27. ------ 6. Pallor. ------
28. ------ 7. Petechiae, diarrhea and nose bleeds (Recovery unless complicated by previous poor health or super-imposed injuries or infection). ------
29. ------ ------ ------
30. ------ ------ ------
31. ------ 8. Rapid emaciation Death (Mortality probably 50%) ------
It was concluded that persons exposed to the bombs at the time of detonation did show effects from ionizing radiation and that some of these patients, otherwise uninjured, died. Deaths from radiation began about a week after exposure and reached a peak in 3 to 4 weeks. They practically ceased to occur after 7 to 8 weeks.
Treatment of the burns and other physical injuries was carried out by the Japanese by orthodox methods. Treatment of radiation effects by them included general supportative measures such as rest and high vitamin and caloric diets. Liver and calcium preparations were administered by injection and blood transfusions were used to combat hemorrhage. Special vitamin preparations and other special drugs used in the treatment of similar medical conditions were used by American Army Medical Corps officers after their arrival. Although the general measures instituted were of some benefit no definite effect of any of the specific measures on the course of the disease could be demonstrated. The use of sulfonamide drugs by the Japanese and particularly of penicillin by the American physicians after their arrival undoubtedly helped control the infections and they appear to be the single important type of treatment which may have effectively altered the earlier course of these patients.
One of the most important tasks assigned to the mission which investigated the effects of the bombing was that of determining if the radiation effects were all due to the instantaneous discharges at the time of the explosion, or if people were being harmed in addition from persistent radioactivity. This question was investigated from two points of view. Direct measurements of persistent radioactivity were made at the time of the investigation. From these measurements, calculations were made of the graded radiation dosages, i.e., the total amount of radiation which could have been absorbed by any person. These calculations showed that the highest dosage which would have been received from persistent radioactivity at Hiroshima was between 6 and 25 roentgens of gamma radiation; the highest in the Nagasaki Area was between 30 and 110 roentgens of gamma radiation. The latter figure does not refer to the city itself, but to a localized area in the Nishiyama District. In interpreting these findings it must be understood that to get these dosages, one would have had to remain at the point of highest radioactivity for 6 weeks continuously, from the first hour after the bombing. It is apparent therefore that insofar as could be determined at Hiroshima and Nagasaki, the residual radiation alone could not have been detrimental to the health of persons entering and living in the bombed areas after the explosion.

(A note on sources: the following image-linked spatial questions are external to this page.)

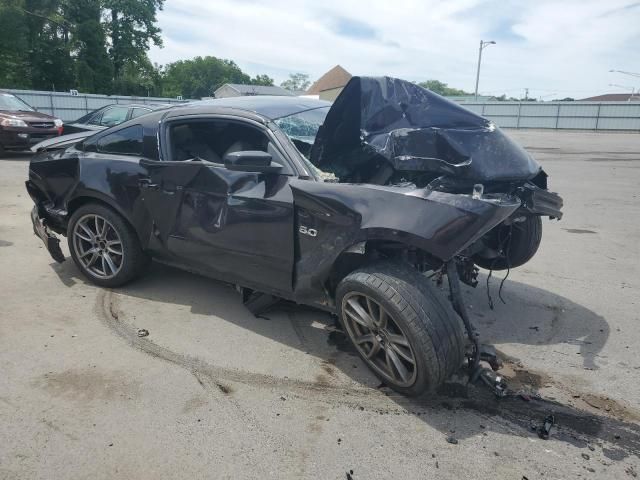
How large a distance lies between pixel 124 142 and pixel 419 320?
3.04 metres

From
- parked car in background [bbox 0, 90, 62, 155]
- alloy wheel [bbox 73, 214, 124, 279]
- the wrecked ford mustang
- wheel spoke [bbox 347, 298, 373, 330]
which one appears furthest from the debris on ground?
parked car in background [bbox 0, 90, 62, 155]

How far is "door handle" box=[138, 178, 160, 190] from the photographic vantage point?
3992 millimetres

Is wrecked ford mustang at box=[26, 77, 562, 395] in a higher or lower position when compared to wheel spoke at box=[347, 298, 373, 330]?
higher

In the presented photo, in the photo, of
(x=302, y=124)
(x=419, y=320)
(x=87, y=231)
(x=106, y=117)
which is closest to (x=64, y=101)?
(x=106, y=117)

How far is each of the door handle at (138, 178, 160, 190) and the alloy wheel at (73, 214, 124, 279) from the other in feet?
1.71

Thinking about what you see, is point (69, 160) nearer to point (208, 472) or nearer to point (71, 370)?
point (71, 370)

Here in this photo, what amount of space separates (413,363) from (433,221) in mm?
805

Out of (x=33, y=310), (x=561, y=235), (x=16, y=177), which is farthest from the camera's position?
(x=16, y=177)

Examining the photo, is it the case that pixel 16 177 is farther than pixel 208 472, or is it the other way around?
pixel 16 177

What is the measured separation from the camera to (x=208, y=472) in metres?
2.35

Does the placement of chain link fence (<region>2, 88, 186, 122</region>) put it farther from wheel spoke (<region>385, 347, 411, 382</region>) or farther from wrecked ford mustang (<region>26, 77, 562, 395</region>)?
wheel spoke (<region>385, 347, 411, 382</region>)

The second approach to this question was to determine if any persons not in the city at the time of the explosion, but coming in immediately afterwards exhibited any symptoms or findings which might have been due to persistence induced radioactivity. By the time of the arrival of the Manhattan Engineer District group, several Japanese studies had been done on such persons. None of the persons examined in any of these studies showed any symptoms which could be attributed to radiation, and their actual blood cell counts were consistently within the normal range. Throughout the period of the Manhattan Engineer District investigation, Japanese doctors and patients were repeatedly requested to bring to them any patients who they thought might be examples of persons harmed from persistent radioactivity. No such subjects were found.
It was concluded therefore as a result of these findings and lack of findings, that although a measurable quantity of induced radioactivity was found, it had not been sufficient to cause any harm to persons living in the two cities after the bombings.